Regeneron Pharmaceuticals, Inc., Tarrytown, New York, USA.
J Clin Pharmacol. 2022 Mar;62(3):304-319. doi: 10.1002/jcph.1989. Epub 2021 Nov 24.
Real-time data collection of patient health status and medications is sped up with modern electronic devices and technologies. As real-world data provide enormous research opportunities, propensity score (PS) methods have been getting attention due to their theoretical grounds in a nonrandomized study setting. In contrast to randomized clinical trials, observational clinical data obtained from a real-world database may not have balanced distributions of patient characteristics between treatment and control groups at the beginning of the respective study. These imbalanced distributions may cause a bias in an estimated treatment effect, which needs to be eliminated. Propensity scoring is one class of statistical methods to address the imbalance issue of real-world data sets. This article provides basic concepts and assesses advantages, disadvantages, and methodological objectives of propensity scoring. Targeting clinical pharmacology researchers with limited statistical background, 5 representative methods are reviewed and visualized: matching, stratification, covariate modeling, inverse probability of treatment weighting, and doubly robust methods. Examples of applications of PS methods were selected from the literature of outcomes research and drug development, nephrology, and pediatrics. Opportunities of applications related to these examples are described. Furthermore, potential future applications of PS methods in clinical pharmacology are discussed. The 21st Century Cures Act signed in 2016 encourages scientists to find opportunities to apply propensity scoring to real-world data. This article underscores that scientists need to justify their choice of statistical methods, whether a PS method or an alternative method, based on their clinical study design, statistical assumptions, and research objectives.

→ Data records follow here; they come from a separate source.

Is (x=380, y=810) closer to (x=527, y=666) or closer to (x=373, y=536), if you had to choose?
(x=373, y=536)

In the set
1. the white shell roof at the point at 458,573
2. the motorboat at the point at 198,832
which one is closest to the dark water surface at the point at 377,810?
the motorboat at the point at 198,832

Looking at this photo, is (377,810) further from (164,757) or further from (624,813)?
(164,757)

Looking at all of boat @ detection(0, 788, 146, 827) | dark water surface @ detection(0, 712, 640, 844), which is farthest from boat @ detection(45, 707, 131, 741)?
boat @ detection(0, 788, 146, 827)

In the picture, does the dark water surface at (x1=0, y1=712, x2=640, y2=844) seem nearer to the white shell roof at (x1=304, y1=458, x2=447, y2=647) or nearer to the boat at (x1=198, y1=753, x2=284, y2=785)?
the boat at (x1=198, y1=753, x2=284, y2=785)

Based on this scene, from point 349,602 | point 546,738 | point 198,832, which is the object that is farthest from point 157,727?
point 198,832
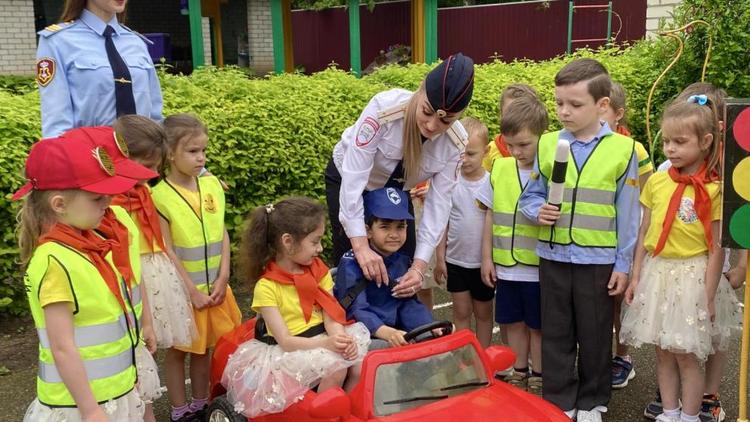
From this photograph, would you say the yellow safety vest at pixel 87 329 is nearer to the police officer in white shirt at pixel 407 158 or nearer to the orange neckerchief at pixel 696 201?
the police officer in white shirt at pixel 407 158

现代电子设备和技术加速了患者健康状况和用药的实时数据收集。由于真实世界数据提供了巨大的研究机会,因此倾向评分(PS)方法因其在非随机研究环境中的理论基础而受到关注。与随机临床试验相比,从真实世界数据库中获得的观察性临床数据在各自研究开始时,治疗组和对照组之间的患者特征可能没有均衡分布。这些不平衡的分布可能会导致估计的治疗效果产生偏差,需要消除。倾向评分是解决真实数据集不平衡问题的一类统计方法。本文提供了基本概念,并评估了倾向评分的优点、缺点和方法学目标。针对统计学背景有限的临床药理学研究人员,本文回顾和可视化了 5 种有代表性的方法:匹配、分层、协变量建模、治疗反概率加权和双重稳健方法。从结局研究和药物开发、肾脏病学和儿科学文献中选择了 PS 方法应用的示例。描述了与这些示例相关的应用机会。此外,还讨论了 PS 方法在临床药理学中的潜在未来应用。2016 年签署的《21 世纪治愈法案》鼓励科学家寻找机会将倾向评分应用于真实世界数据。本文强调,科学家需要根据其临床研究设计、统计假设和研究目标,证明他们选择统计方法(无论是 PS 方法还是替代方法)的合理性。